The History of Valentines Day


The origin of Valentine’s day is a bit of a coin toss; historians just can’t decide what really happened. Some believe that this holiday was used as a cover up for the Pagan holiday Lupercalia, when communities came together to whack women with goat hides in hopes of fertility. But most cite two or three completely different saints, all named Valentine, and martyred around 270 A.D. 

One Valentine legend was based on the opinion that young, unwed, men were better soldiers than those that were married. This was why Emperor Claudius II outlawed marriage for young couples. Valentine couldn’t help but find something wrong with this and continued to marry teenage paramores, or lovers, until he was caught and beheaded by Claudius. There was another Valentine, who also died because of Emperor Claudius, but details on this saint are not extensive. Some believe these two Valentines are the same person. 

Other legends thought Valentine was killed while helping Christains escape brutal Roman prisons. According to one specific stem of this story, Valentine had, despite being imprisoned himself, fallen in love with his jailer’s daughter. From there, he sent the first valentine greeting, signing something along the lines of ‘From your Valentine’, a phrase we still use today! 

Valentine greetings were popular even in the Middle Ages, but written ones didn’t start to come into view until the year 1400 A.D. By the 18th century, it was common for people of all social classes to give and get small gifts and handwritten letters. However, once the 1900s rolled around,  printing technology became popular and handwritten letters for Valentine’s day were a thing of the past. These premade cards made it much simpler for the general public to express themselves, and, because of the cheap postage rates, it made sending Valentine’s Day greetings more popular. 

There are many other ways in which this holiday has changed and evolved over the decades. Instead of handmade gifts, there are aisles and aisles of Valentine’s gifts to choose from.

“It’s commercialized so you have to buy big gifts instead of giving a day of appreciation,” said Margarito Rodriguez, manager of local restaurant Puerto Vallarta. “I feel that it’s become more monetizing instead of giving.”

Many couples flock to restaurants on Valentine’s Day to spend time with a loved one. Rodriguez sees many couples dine with him around the middle of February.

“I think [Valentine’s Day] has lost its meaning,” said Beth Clarkson, owner of Checkerberry’s Flowers and Gifts. “It’s kinda sad to say because it’s a total benefit to me, but I think there’s more ‘have to buy’ instead of ‘want to buy.’”

As much as Valentine’s Day is about money, the core values aren’t gone. Christine Sabin, owner of Scoops Homemade Ice Cream, witnesses plenty of dates while on the job.
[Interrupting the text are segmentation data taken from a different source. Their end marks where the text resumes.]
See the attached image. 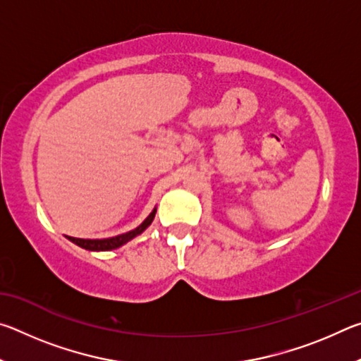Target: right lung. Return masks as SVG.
<instances>
[{
    "instance_id": "add662e5",
    "label": "right lung",
    "mask_w": 361,
    "mask_h": 361,
    "mask_svg": "<svg viewBox=\"0 0 361 361\" xmlns=\"http://www.w3.org/2000/svg\"><path fill=\"white\" fill-rule=\"evenodd\" d=\"M156 207L152 209V212L148 215V218L145 219V221L137 226L135 229H132L129 232H126V234H119L116 237H108V239H76V237H68V240H71L73 243H76L78 247L89 250V252H108V250H116L124 245V243L130 242L132 239H135L137 235L142 234V232L148 228V226L152 223V219L156 216Z\"/></svg>"
}]
</instances>
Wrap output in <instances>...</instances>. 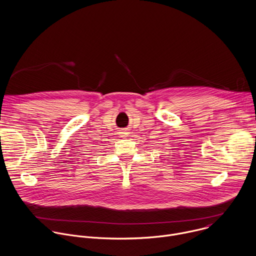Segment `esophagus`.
<instances>
[{
    "mask_svg": "<svg viewBox=\"0 0 256 256\" xmlns=\"http://www.w3.org/2000/svg\"><path fill=\"white\" fill-rule=\"evenodd\" d=\"M124 134H126V132H122V136H124Z\"/></svg>",
    "mask_w": 256,
    "mask_h": 256,
    "instance_id": "esophagus-1",
    "label": "esophagus"
}]
</instances>
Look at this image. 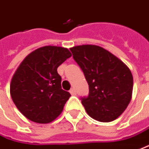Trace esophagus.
<instances>
[{
  "label": "esophagus",
  "instance_id": "esophagus-1",
  "mask_svg": "<svg viewBox=\"0 0 149 149\" xmlns=\"http://www.w3.org/2000/svg\"><path fill=\"white\" fill-rule=\"evenodd\" d=\"M70 93L72 94V95H77V92H76V90H75L74 87H72V88H71V90H70Z\"/></svg>",
  "mask_w": 149,
  "mask_h": 149
}]
</instances>
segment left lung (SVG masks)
<instances>
[{
	"label": "left lung",
	"mask_w": 149,
	"mask_h": 149,
	"mask_svg": "<svg viewBox=\"0 0 149 149\" xmlns=\"http://www.w3.org/2000/svg\"><path fill=\"white\" fill-rule=\"evenodd\" d=\"M70 50L89 86L88 95L81 97L87 114L99 122L115 120L131 101V71L118 57L98 46L82 45Z\"/></svg>",
	"instance_id": "left-lung-1"
}]
</instances>
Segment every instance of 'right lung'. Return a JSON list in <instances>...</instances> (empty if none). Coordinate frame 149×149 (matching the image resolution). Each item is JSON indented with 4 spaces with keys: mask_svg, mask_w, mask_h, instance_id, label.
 I'll list each match as a JSON object with an SVG mask.
<instances>
[{
    "mask_svg": "<svg viewBox=\"0 0 149 149\" xmlns=\"http://www.w3.org/2000/svg\"><path fill=\"white\" fill-rule=\"evenodd\" d=\"M72 56L67 48L47 46L27 56L13 76L10 96L32 122L48 123L62 113L71 94L62 89L57 68Z\"/></svg>",
    "mask_w": 149,
    "mask_h": 149,
    "instance_id": "right-lung-1",
    "label": "right lung"
}]
</instances>
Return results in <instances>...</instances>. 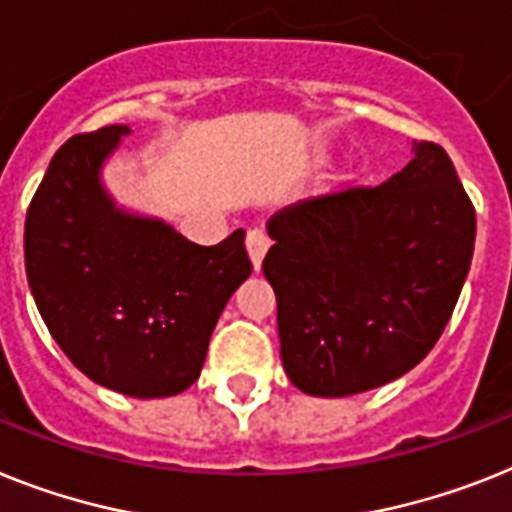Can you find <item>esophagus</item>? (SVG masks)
Wrapping results in <instances>:
<instances>
[{
	"label": "esophagus",
	"mask_w": 512,
	"mask_h": 512,
	"mask_svg": "<svg viewBox=\"0 0 512 512\" xmlns=\"http://www.w3.org/2000/svg\"><path fill=\"white\" fill-rule=\"evenodd\" d=\"M246 248H248V256H251L253 266L259 269L261 261H264L266 248H269V238H266V232L259 230V227H253V230H248Z\"/></svg>",
	"instance_id": "esophagus-1"
}]
</instances>
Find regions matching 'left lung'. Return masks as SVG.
Listing matches in <instances>:
<instances>
[{"label": "left lung", "mask_w": 512, "mask_h": 512, "mask_svg": "<svg viewBox=\"0 0 512 512\" xmlns=\"http://www.w3.org/2000/svg\"><path fill=\"white\" fill-rule=\"evenodd\" d=\"M413 151L387 183L298 201L266 225L282 366L306 395L345 398L403 377L453 316L476 211L442 146Z\"/></svg>", "instance_id": "8db88e82"}]
</instances>
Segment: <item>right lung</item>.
<instances>
[{
  "mask_svg": "<svg viewBox=\"0 0 512 512\" xmlns=\"http://www.w3.org/2000/svg\"><path fill=\"white\" fill-rule=\"evenodd\" d=\"M128 133L73 135L52 156L25 217V274L44 324L88 379L170 398L198 379L219 314L253 266L243 230L198 246L114 206L101 164Z\"/></svg>",
  "mask_w": 512,
  "mask_h": 512,
  "instance_id": "obj_1",
  "label": "right lung"
}]
</instances>
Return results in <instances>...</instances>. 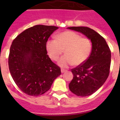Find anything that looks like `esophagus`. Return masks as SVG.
I'll list each match as a JSON object with an SVG mask.
<instances>
[{"mask_svg": "<svg viewBox=\"0 0 120 120\" xmlns=\"http://www.w3.org/2000/svg\"><path fill=\"white\" fill-rule=\"evenodd\" d=\"M67 70L65 69H61V73H65V72H66Z\"/></svg>", "mask_w": 120, "mask_h": 120, "instance_id": "esophagus-1", "label": "esophagus"}]
</instances>
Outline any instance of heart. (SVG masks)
<instances>
[{
	"label": "heart",
	"instance_id": "heart-1",
	"mask_svg": "<svg viewBox=\"0 0 120 120\" xmlns=\"http://www.w3.org/2000/svg\"><path fill=\"white\" fill-rule=\"evenodd\" d=\"M46 50L50 58L57 61L63 53L58 64L62 67L69 65H79L84 63L91 52L92 44L88 38L82 37L74 31H65L56 36V40L50 39L46 43Z\"/></svg>",
	"mask_w": 120,
	"mask_h": 120
}]
</instances>
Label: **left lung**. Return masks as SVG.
<instances>
[{"mask_svg":"<svg viewBox=\"0 0 120 120\" xmlns=\"http://www.w3.org/2000/svg\"><path fill=\"white\" fill-rule=\"evenodd\" d=\"M80 32L91 40L92 50L84 63L71 69L73 78L70 90L77 96L85 97L97 91L109 76L111 67V50L102 36L88 27H69Z\"/></svg>","mask_w":120,"mask_h":120,"instance_id":"1","label":"left lung"}]
</instances>
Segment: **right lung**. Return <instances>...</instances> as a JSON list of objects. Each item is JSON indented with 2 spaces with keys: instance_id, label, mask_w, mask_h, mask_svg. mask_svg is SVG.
<instances>
[{
  "instance_id": "right-lung-1",
  "label": "right lung",
  "mask_w": 120,
  "mask_h": 120,
  "mask_svg": "<svg viewBox=\"0 0 120 120\" xmlns=\"http://www.w3.org/2000/svg\"><path fill=\"white\" fill-rule=\"evenodd\" d=\"M58 28L35 25L20 34L11 45L9 71L18 87L29 96L45 93L61 75V68L51 61L46 50L49 38Z\"/></svg>"
}]
</instances>
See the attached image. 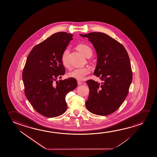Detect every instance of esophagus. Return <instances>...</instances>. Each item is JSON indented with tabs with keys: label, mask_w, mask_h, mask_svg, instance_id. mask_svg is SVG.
Returning a JSON list of instances; mask_svg holds the SVG:
<instances>
[{
	"label": "esophagus",
	"mask_w": 157,
	"mask_h": 157,
	"mask_svg": "<svg viewBox=\"0 0 157 157\" xmlns=\"http://www.w3.org/2000/svg\"><path fill=\"white\" fill-rule=\"evenodd\" d=\"M77 83L78 85H81L82 84V82H81L80 81H79V80H78Z\"/></svg>",
	"instance_id": "34e87169"
}]
</instances>
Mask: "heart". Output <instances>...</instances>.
Segmentation results:
<instances>
[{"label":"heart","instance_id":"1","mask_svg":"<svg viewBox=\"0 0 157 157\" xmlns=\"http://www.w3.org/2000/svg\"><path fill=\"white\" fill-rule=\"evenodd\" d=\"M77 49L79 51L83 54L86 57L89 56H91L92 51L90 46L85 44H80L77 46ZM70 54V48H67L63 51L61 60L62 62L63 66L65 67H69V60H68V56ZM90 73V69L87 67L82 68H75L69 73L70 77L75 78L78 80H82L85 79V77L89 75Z\"/></svg>","mask_w":157,"mask_h":157}]
</instances>
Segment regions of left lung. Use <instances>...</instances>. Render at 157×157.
Here are the masks:
<instances>
[{
	"label": "left lung",
	"instance_id": "left-lung-1",
	"mask_svg": "<svg viewBox=\"0 0 157 157\" xmlns=\"http://www.w3.org/2000/svg\"><path fill=\"white\" fill-rule=\"evenodd\" d=\"M80 35L88 38L94 47L97 60L94 74L103 81L86 82L90 93L86 107L91 113L108 115L119 108L128 95L133 78L128 53L123 45L103 33Z\"/></svg>",
	"mask_w": 157,
	"mask_h": 157
}]
</instances>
And just like any other holiday, Valentine’s Day brings in some big business. 

“People really just wanna have people think of them, and Valentine’s Day is a day where you can tell them how special they are,” Sabin says. 

While Valentine’s Day is an excellent opportunity to share feelings with someone, the most important thing is to make loved ones know how much they are appreciated–all year long. And it’s important to note that Valentine’s Day is not just for lovers and romantic relationships, but also for different types of love.

“The meaning of Valentine’s day is a day of friendship and relationships and affection,” Rodriguez says. “I send flowers to my wife and my daughter all of the time.”

Regardless of how one spends Valentine’s Day, it is obvious by the many heart candies, plush toys, and heart-shaped chocolates that this day is set aside to celebrate love.

“I think that to express your love is one of the main parts of Valentine’s day,” says Clarkson. “You know, just being able to tell somebody how you feel about them.”